November 17, 2023
Fewer children are dying of cancer, according to a new report from the Centers for Disease Control and Prevention.
The CDC found a 24% decrease in death rates among all kids and teens in the U.S. between 2001 and 2021. The declines were most dramatic for girls, whose cancer death rate dropped by 30% over that 20-year period. The rate for boys decreased by 19%.
The report reveals some racial disparities, as the cancer death rate was lowest for white children. According to the CDC, the rate was about 15-16% lower for white kids than their Black and Hispanic peers by 2021. Hispanic children did see steady declines over the study period, but the rate for Black children increased slightly between 2011 and 2021 after an initial drop between 2001 and 2011.
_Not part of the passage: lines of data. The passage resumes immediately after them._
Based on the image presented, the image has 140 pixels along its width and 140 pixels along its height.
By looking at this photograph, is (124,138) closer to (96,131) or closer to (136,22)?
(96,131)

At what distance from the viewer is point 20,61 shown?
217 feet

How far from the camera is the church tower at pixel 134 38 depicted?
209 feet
Vast improvements have been made in childhood leukemia cases. The death rate for leukemia, which was the most common cancer killing kids and teens in 2001, decreased by 47% over two decades. This decline has made leukemia the second-deadliest cancer for youth. Brain cancer has now surpassed it, though the death rate for this type of cancer still declined by 11% between 2011 and 2021.
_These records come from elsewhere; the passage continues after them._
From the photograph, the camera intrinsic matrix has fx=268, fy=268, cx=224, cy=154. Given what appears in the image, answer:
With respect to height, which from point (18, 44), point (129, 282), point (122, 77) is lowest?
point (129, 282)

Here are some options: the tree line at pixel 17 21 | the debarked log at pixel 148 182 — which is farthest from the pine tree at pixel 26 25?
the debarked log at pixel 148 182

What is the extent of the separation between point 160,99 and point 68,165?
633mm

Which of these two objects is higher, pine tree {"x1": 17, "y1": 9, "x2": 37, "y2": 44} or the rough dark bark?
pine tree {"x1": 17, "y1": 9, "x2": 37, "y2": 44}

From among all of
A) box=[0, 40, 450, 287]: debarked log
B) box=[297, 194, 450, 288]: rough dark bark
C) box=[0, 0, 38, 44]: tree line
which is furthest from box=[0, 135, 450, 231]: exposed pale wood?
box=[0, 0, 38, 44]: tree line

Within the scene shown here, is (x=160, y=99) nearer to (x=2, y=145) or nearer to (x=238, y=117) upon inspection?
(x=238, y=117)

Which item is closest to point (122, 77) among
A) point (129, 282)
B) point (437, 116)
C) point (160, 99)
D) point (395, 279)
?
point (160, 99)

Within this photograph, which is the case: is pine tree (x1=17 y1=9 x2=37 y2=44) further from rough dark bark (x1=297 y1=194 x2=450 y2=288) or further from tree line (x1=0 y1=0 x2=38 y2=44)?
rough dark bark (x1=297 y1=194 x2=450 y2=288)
These numbers contribute to a steady decline in deaths from childhood cancers that has been observed since the 1970s. The trend is usually attributed to improved treatments, as well as greater youth participation in clinical trials. One 2021 study estimated that somewhere between 717,000 and 2.87 million people under the age of 18 were enrolled in active trials. New advancements in immunotherapies also may have contributed to the striking drop in leukemia death rates, according to oncologists.